需要注意的是, 清水的散文诗其实一直致力于重新恢复主体与客体、 人与自然久已淡漠的联系。 诗人长期居住在车水马龙的大都市, 越来越感觉不到人与人之间的温度, 只有冷冰冰的建筑物傲然耸立。 但是, 清水依然保持着这种人与自然的联系, 低下头感受, 弯下腰体味, 尽力摆脱世俗的干扰, 从自然中找到精神的皈依。
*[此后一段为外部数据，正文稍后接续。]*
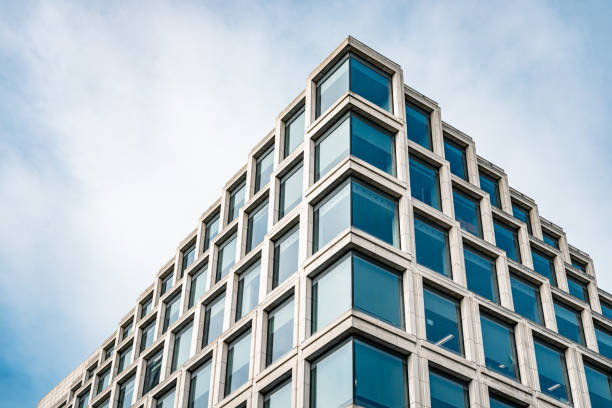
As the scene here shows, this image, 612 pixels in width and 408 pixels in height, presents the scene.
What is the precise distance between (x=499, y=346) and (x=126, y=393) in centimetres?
2687

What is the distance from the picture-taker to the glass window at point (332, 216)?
36.3 meters

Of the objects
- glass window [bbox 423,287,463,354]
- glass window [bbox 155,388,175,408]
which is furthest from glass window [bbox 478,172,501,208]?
glass window [bbox 155,388,175,408]

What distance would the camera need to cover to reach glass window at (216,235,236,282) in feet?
157

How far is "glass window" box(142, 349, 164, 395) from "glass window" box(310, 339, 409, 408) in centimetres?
1961

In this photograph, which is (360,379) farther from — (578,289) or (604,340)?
(578,289)

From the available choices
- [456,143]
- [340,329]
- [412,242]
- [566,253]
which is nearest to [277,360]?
[340,329]

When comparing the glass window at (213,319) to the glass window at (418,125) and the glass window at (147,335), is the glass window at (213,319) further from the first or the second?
the glass window at (418,125)

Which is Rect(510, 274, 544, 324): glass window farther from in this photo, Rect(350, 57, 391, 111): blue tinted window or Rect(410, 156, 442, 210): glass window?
Rect(350, 57, 391, 111): blue tinted window

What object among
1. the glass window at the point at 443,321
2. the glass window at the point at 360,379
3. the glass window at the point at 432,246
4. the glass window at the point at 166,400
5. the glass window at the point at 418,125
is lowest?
the glass window at the point at 360,379

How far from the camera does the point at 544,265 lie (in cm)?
4828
清水散文诗的 “纯净” 诗学贯穿其整个创作, 深度地抒写生命体验则是她的最终追求。 她的诗意发现和表达, 多是代自然立言。 她的作品中不乏独自思索的形象的书写, 一个孤独而自足的抒情主体随时站在她的文字背后, 甚至融合在文字之间。 岸边水草, 日落影斜, 不同时间的不同声音, 都有诗人形象的映射。 仔细阅读之后, 我们会发现, 清水笔下的纯净之物都具有顽强的生命力。 在 《树之鳍》 中:
野百合花, 早已洗净了夜色。
一些树从我身边走过: 红枫。 木槿。 紫荆。 黄栌。 桑树。 珊瑚树。 山茱萸。 垂枝海棠。 刺参。 木棉。 云杉。 冷杉。 红豆杉。桧柏。 油松。 罗汉松……
树之鳍, 将暗夜划出深蓝。
辽阔的海世界, 从来不缺少风雨雪霜。
鱼群和水的自由。
云生树。 树生鸟儿。 我看见一朵谦卑的云滋养树苗, 桑梓之树在云朵里饮露生长、 枝繁叶茂。 我看见, 每一棵葳蕤之树都浴满清风, 每一棵树都是一片葱郁的森林。
它们掠过自身的阴影, 越来越近。
一棵棵树在谦卑的云的滋养下, 茁壮成长。 它们感恩云朵的付出, 以阳光的姿态生存, 并用伟岸的身躯来做四方鸟儿的家。日复一日, 年复一年, 这样的循环往复, 不曾停歇, 建造了一个生机盎然、 和谐共存的美好环境。 自然界中的这个欣欣向荣的家园, 何尝不是清水想要栖居的地方? 诗人借云朵、 鸟儿、 树木、清风等, 展示了自然万物生生不息的生命力, 实际上隐喻了诗人在繁华的大都市中不放弃追求的可贵品质, 她坚持自己的生活态度, 充满信心地追求着属于自己的生命家园。
在 《落叶的光》 中, 清水抒发的是对生命家园的执著坚守。
这凝滞不动的淡淡的光, 是秋天的落叶。
像是蒙蒙细雨, 潮湿了收割过的土地。 大地开始怀念。 怀念一只瓢虫曾经的红色的脊梁。 除了清凉的空气和湿漉漉的屋顶,大地上再没有其他的痕迹。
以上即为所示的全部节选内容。